Could you repeat the listing exactly, leaving out the pictures?

+===+

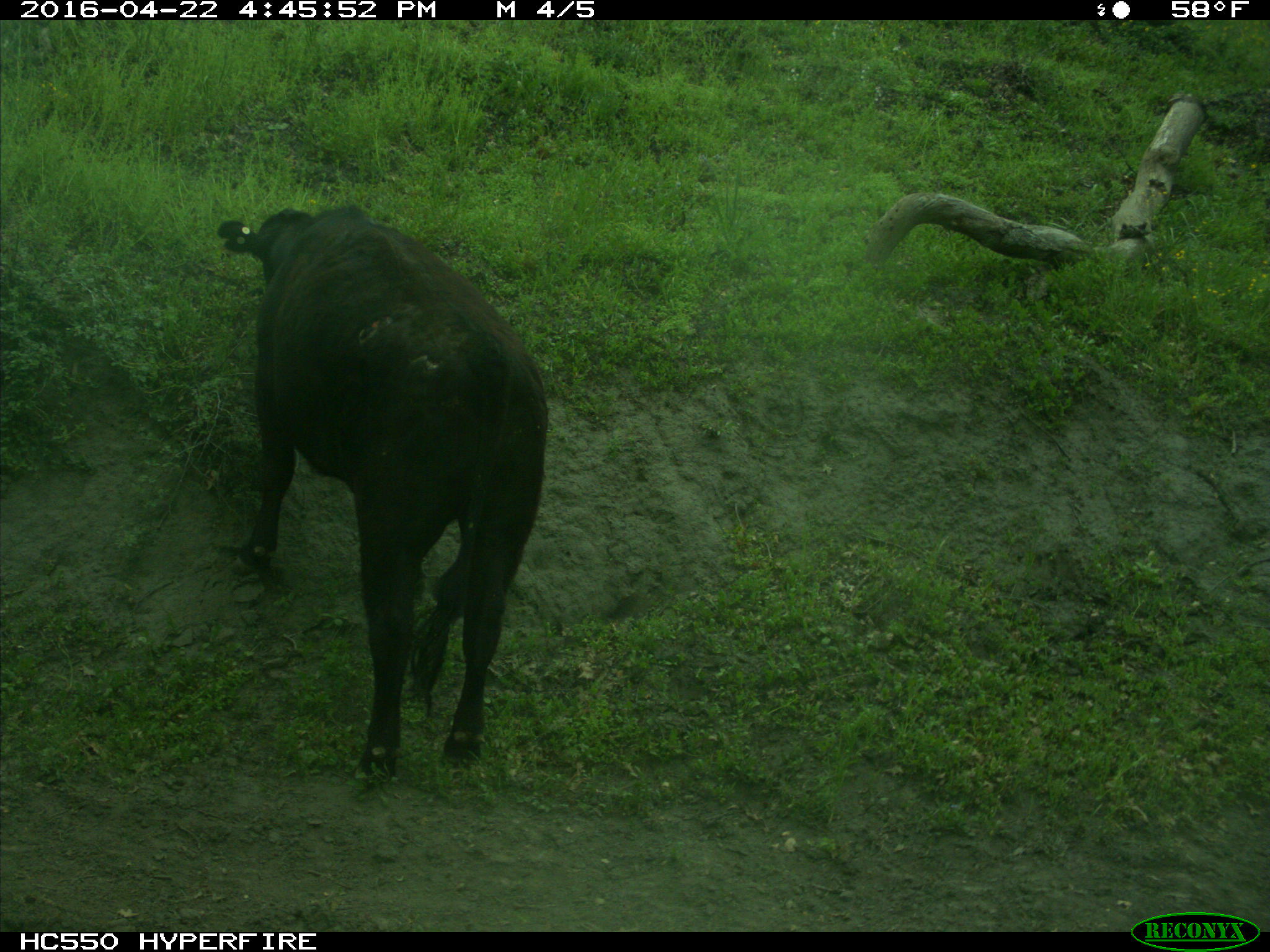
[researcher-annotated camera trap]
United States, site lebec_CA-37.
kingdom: Animalia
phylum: Chordata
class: Mammalia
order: Artiodactyla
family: Bovidae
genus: Bos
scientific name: Bos taurus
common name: domestic cow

+===+

- _Answer to the exercise_:
[researcher-annotated camera trap]
United States, site lebec_CA-37.
kingdom: Animalia
phylum: Chordata
class: Mammalia
order: Artiodactyla
family: Bovidae
genus: Bos
scientific name: Bos taurus
common name: domestic cow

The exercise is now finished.